El Santo Niño de La Guardia: Historia de una Leyenda

21.12.2025

El conocido como Santo Niño de La Guardia es una de las figuras más controvertidas de la Historia Moderna española. Pieza clave de la Leyenda Negra Española, ha sido señalado como un elemento artificial dentro del contexto de antisemitismo inmediatamente anterior a la expulsión de los judíos en 1492.

Desde, aproximadamente, el año 1100, surgió una leyenda que duraría cerca de 4 siglos y que acabaría, indirectamente, con la expulsión de los judíos de las tierras hispánicas. La historia se repetía, prácticamente, año tras año en cualquier lugar y las habladurías de la gente propiciaban pendencias frente al pueblo semita. Normalmente los sucesos ocurrían en la Pascua judía, coincidiendo con la Semana Santa cristiana. Por las noches, grupos organizados secuestraban a un niño cualquiera para sacrificarlo a la manera de Cristo.

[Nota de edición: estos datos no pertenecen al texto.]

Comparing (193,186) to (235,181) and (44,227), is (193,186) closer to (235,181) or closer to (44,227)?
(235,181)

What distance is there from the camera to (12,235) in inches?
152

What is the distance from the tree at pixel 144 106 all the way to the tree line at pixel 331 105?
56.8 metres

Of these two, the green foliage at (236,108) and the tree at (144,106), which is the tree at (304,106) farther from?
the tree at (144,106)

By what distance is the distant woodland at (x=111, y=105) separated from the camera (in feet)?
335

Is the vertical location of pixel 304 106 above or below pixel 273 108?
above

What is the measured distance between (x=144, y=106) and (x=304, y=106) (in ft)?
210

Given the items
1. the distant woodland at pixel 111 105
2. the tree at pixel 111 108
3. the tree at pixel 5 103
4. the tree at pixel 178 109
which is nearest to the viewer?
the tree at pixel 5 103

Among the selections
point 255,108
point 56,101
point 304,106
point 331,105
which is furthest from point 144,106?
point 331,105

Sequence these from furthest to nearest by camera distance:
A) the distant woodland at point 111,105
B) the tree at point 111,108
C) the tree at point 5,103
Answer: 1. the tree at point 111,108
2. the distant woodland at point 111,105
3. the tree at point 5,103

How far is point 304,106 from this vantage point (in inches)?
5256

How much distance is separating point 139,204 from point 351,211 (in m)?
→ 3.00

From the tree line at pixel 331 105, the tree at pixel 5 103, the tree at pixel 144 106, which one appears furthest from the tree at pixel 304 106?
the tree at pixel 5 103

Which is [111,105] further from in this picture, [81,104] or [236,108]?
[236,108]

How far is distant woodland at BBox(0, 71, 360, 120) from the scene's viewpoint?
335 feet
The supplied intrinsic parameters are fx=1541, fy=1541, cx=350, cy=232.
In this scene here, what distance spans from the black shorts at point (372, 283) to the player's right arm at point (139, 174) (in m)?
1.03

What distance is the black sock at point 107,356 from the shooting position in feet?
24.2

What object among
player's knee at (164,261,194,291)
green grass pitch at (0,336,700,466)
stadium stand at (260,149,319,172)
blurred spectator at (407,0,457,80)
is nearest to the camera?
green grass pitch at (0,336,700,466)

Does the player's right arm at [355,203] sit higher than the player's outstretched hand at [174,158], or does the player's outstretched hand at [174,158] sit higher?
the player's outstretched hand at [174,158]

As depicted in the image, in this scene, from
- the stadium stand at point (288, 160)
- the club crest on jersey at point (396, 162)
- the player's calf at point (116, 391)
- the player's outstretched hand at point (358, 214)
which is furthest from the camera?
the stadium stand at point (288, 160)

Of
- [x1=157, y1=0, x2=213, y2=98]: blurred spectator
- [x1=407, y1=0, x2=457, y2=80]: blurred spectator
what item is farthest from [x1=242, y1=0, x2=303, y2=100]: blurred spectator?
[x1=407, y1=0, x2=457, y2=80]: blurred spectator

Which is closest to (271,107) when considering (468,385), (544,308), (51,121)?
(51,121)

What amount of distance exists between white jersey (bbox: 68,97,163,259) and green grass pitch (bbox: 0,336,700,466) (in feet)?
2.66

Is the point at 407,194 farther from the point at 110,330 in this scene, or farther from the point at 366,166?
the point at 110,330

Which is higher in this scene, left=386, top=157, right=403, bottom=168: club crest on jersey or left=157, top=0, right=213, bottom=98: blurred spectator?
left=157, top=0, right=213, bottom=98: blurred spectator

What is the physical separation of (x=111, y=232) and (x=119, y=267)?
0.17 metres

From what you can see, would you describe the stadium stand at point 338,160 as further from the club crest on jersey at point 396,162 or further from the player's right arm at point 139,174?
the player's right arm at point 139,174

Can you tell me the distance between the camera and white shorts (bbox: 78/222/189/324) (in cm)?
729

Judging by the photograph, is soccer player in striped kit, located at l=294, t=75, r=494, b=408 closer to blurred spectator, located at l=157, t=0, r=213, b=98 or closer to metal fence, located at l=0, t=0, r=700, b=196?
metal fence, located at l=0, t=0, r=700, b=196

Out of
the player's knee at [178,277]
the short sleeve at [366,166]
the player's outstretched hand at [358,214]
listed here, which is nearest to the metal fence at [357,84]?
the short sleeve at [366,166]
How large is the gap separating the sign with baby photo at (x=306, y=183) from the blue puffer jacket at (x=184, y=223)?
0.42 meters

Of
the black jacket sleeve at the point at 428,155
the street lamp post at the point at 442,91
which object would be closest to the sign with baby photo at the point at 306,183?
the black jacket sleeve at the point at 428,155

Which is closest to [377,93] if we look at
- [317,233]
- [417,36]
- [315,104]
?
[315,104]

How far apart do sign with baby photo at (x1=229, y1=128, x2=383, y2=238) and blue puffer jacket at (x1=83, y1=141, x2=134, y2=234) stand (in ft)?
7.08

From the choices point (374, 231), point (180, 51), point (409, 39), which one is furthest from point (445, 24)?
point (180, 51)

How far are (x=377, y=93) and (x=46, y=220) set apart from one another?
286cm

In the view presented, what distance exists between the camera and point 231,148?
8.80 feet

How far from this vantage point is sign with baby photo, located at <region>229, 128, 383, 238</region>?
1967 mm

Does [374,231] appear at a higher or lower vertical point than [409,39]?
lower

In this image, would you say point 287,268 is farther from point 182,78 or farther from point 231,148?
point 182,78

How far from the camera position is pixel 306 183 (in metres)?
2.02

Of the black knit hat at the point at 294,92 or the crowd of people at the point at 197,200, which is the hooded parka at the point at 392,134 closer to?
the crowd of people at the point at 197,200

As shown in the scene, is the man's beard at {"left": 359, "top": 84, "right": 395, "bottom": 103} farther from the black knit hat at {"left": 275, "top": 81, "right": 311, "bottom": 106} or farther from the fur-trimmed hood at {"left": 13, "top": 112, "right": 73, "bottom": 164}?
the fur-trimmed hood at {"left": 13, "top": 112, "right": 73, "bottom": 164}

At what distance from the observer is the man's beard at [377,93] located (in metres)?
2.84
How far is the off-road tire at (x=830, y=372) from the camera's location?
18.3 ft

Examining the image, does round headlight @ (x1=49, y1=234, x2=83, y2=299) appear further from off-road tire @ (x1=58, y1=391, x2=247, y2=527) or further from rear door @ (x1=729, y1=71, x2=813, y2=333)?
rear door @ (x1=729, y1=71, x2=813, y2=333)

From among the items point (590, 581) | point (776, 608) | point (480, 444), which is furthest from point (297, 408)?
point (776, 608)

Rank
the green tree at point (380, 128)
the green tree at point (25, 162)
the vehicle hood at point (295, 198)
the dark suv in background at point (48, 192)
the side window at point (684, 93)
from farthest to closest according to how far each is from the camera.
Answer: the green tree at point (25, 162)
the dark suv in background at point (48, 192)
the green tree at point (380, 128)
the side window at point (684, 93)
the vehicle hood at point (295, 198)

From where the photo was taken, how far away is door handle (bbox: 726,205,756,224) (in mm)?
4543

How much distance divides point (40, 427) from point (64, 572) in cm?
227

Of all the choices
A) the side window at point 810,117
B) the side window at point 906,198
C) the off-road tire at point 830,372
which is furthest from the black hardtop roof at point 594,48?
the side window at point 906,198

En este artículo, abordamos el tema desde una perspectiva devocional, analizando su temprano culto desde fechas próximas a la ejecución de los acusados del crimen en el auto de fe de Ávila del 16 de noviembre de 1491.

Contexto Histórico

Nota aclaratoria: Situación histórica: corre el año 1491. Toledo se encuentra en pleno proceso de expulsión del pueblo Judío, al igual que el resto del territorio ahora denominado “español”. Los Reyes Católicos han creado el Tribunal de la Inquisición y estos instigan de forma continua a los hebreos. El pueblo “llano”, instigado también por estos, intenta ver en los “judíos” la esencia de todos los problemas que acechan a la sociedad de la época.

Según la tradición oral toledana, un grupo de hebreos residentes en la España de 1491 deciden, al observar el trato que la Inquisición da a sus hermanos, dar un escarmiento a los cristianos secuestrando un niño y sometiéndole a horrible tormento en la localidad de La Guardia… Un supuesto crimen que pasamos a narrar en las siguientes líneas.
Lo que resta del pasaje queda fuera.